“城西柳树巷的孙寡妇,说她家小儿夜夜啼哭,面泛青黑,请了郎中也不见好,怀疑是冲撞了什么。”
“另一个是城南窑厂的窑工李大山,说最近总梦见已故的老母亲浑身湿漉漉地站在床前哭,醒来就发现地上有水渍。”
陆东已经在后院打水清洗,闻探头:“可留有住址?”
“都留了。”郑修杰指着记录道:
“孙寡妇住柳树巷最里头那家,门口有棵老槐树。”
“李大山住老窑厂后面的窝棚区,说门槛最新的那间就是。”
此时赵临已简单擦洗完,换下沾染了尸气的衣物坐到柜台后:
“小儿夜啼拖久了伤元气,天色还早,先看看这户。阿杰,你跑一趟,请孙寡妇带孩子过来瞧瞧。”
“好嘞!”郑修杰应声出门。
不多时,郑修杰便领着一位面色憔悴的年轻妇人进了铺子。
妇人怀中抱着个约莫两三岁的男孩,孩子蔫蔫地趴在她肩头,小脸泛着不正常的青黑。
孙寡妇一进门,便想开口求两位师傅救命,但看赵临二人这般年轻,一时间也是愣住。
方大人说的真是这里吗?
趴在她肩头孩子难受的动了动,令她回过神来道:“请问这是赵彩匠的铺子吗?”
“是。”
赵临应了声,并抬手拂眼,目光落在孩子的面上。
却见孩子眉心缠绕着一缕灰气,三魂之一的命魂游离不定,且缠绕着淡淡的坟土阴秽气息。
孙寡妇则是迟疑了一下,觉得来都来了,还是相信方大人的,抱着孩子哀求道:
“求两位扎彩匠救救我家孩儿。”
“莫急,坐下慢慢说。”赵临语气平和:
“孩子这样几日了?可曾去过什么地方,或接触过什么奇怪的东西?”
孙寡妇抱着孩子坐下,还未开始说眼圈便红了:
“四天前我带他回了一趟城外娘家,路过一片老坟地时,他忽然指着空处说‘有个白衣服的婆婆在招手’。”

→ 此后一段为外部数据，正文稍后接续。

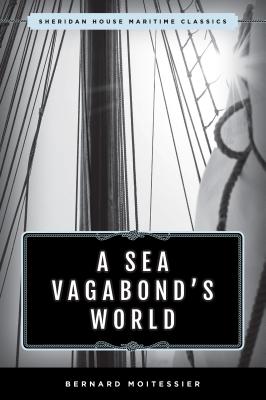 A Sea Vagabond's World: Boats and Sails, Distant Shores, Islands and Lagoons - Moitessier, Bernard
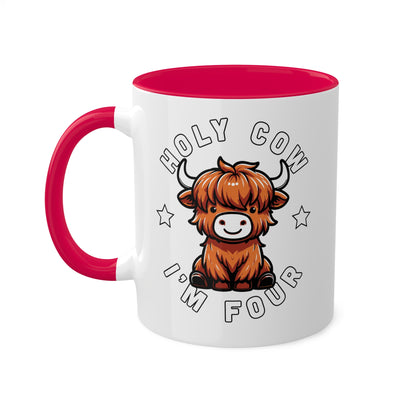 Holy Cow I'm Four - Cute Highland Cow - 11oz Colorful Mug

“我当时吓坏了,抱着他就跑,回来当夜他就开始哭闹,浑身发烫……”
赵临与陆东交换了个眼神。
路过坟地,见白衣婆婆,归家即病。
听起来,像是撞了“坟游子”。
坟游子是一种喜欢在坟地徘徊,迷惑小孩魂灵的孤魂。
如今这孩子的命魂游离不定,便是被迷惑的征兆。
了解来龙去脉,赵临抬手关掉阴眼道:
“那片老坟地,你可还记得在何处?”
“记得!记得的!”孙寡妇连连点头,就要起身带赵临他们过去。
然而赵临却是抬了抬手,示意她不要急:
“我们这一行有规矩,不是什么委托都接的,而且不管是什么人的委托,我们都要收取酬金。”
闻,孙寡妇脸色一黯,本就红了的眼圈更是眼泪直掉的道:
“这孩子的爹死得早,我白日在刘员外家中洗衣物,下午回家缝补些···”
“孙大娘莫急,酬金方面可以谈,但若你家中有捞阴门的亲属,我们却是帮不了你。”
“捞阴门的亲属?没有的,我们家中没有做行的。”
“有没有,单凭你自己说也无用。这样吧,入夜前你再过来一趟,届时我们会告知你是否接下你孩子的事。”